In this universe it would always be this way: structures spontaneously complexified, and stability emerged from fundamental properties of the networks — any networks, even such exotica as networks of intersecting spacetime defects. Order emerging for free: it was wonderful. But it need not have been this way.

Deep in the pinprick gravity wells of the primordial black holes, the feeding began.

Chapter 38

When Squadron Leader Pirius Red went back to the barracks, with his new officer’s epaulettes stitched to his uniform, he walked into a silent storm of resentment and contempt. After a few minutes he ducked into a lavatory block and ripped his epaulettes off his shoulders.
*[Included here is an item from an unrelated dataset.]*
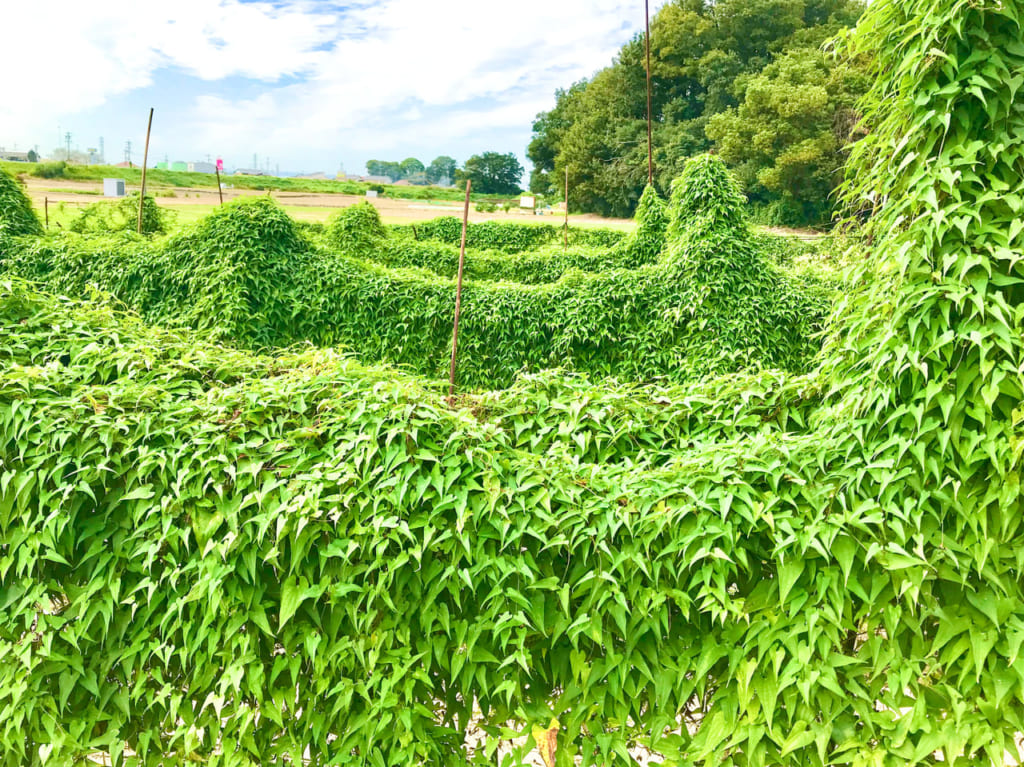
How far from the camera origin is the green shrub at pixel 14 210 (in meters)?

The new squadron leader spent twenty-four hours paralyzed by uncertainty and indecision. He had no real idea where to start.

Nilis called Pirius to his cluttered room in Officer Country.
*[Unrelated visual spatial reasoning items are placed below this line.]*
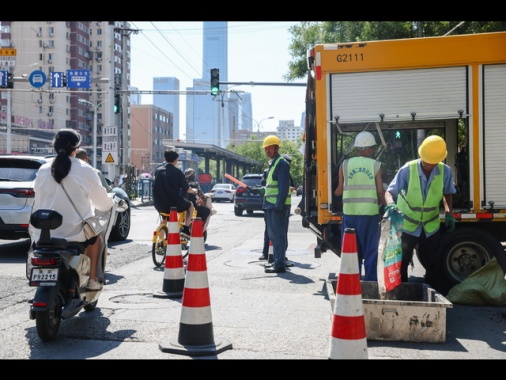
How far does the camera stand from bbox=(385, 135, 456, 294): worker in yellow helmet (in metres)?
6.84

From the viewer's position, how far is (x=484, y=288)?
714 centimetres

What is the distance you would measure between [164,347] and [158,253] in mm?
5083

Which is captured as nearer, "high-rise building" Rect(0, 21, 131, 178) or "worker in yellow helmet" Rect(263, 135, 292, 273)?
"worker in yellow helmet" Rect(263, 135, 292, 273)

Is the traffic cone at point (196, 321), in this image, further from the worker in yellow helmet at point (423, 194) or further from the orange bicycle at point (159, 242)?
the orange bicycle at point (159, 242)

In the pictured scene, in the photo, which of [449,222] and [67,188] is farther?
[449,222]

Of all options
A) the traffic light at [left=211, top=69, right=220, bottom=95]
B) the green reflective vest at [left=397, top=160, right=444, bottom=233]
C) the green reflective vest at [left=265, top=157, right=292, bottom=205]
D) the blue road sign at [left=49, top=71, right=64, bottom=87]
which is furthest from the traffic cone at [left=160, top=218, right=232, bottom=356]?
the blue road sign at [left=49, top=71, right=64, bottom=87]

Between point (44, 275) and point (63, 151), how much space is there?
3.81 ft

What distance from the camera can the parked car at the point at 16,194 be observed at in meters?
10.7

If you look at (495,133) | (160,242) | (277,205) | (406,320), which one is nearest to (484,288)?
(495,133)

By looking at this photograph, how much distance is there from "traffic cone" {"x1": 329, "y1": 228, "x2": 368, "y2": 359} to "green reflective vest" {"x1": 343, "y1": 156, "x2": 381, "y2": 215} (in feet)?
8.91

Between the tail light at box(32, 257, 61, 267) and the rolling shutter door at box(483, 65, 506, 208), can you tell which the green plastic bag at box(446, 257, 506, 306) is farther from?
the tail light at box(32, 257, 61, 267)

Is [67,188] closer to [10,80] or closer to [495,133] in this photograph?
[495,133]

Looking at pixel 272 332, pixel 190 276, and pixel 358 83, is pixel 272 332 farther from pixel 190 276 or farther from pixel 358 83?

When he got there, the Commissary, irritated and distracted, was working at a low table piled with data desks, while abstract Virtuals swirled around him like birds. He seemed to be pursuing his studies of Chandra. There was nowhere to sit but on Nilis’s blanket-strewn, unmade bed. There was a faint smell of damp and mustiness — it was the smell of Nilis, Pirius thought with exasperated fondness, a smell of feet and armpits, the smell of a gardener.

Pila was here, to Pirius’s surprise. Minister Gramm’s assistant, slender and elegant, looked somehow insulated from Nilis’s clutter. Her skin shone with a cold beauty, and her robe of purple-stitched black fell in precise folds around her slim, sexless body. She didn’t acknowledge Pirius at all.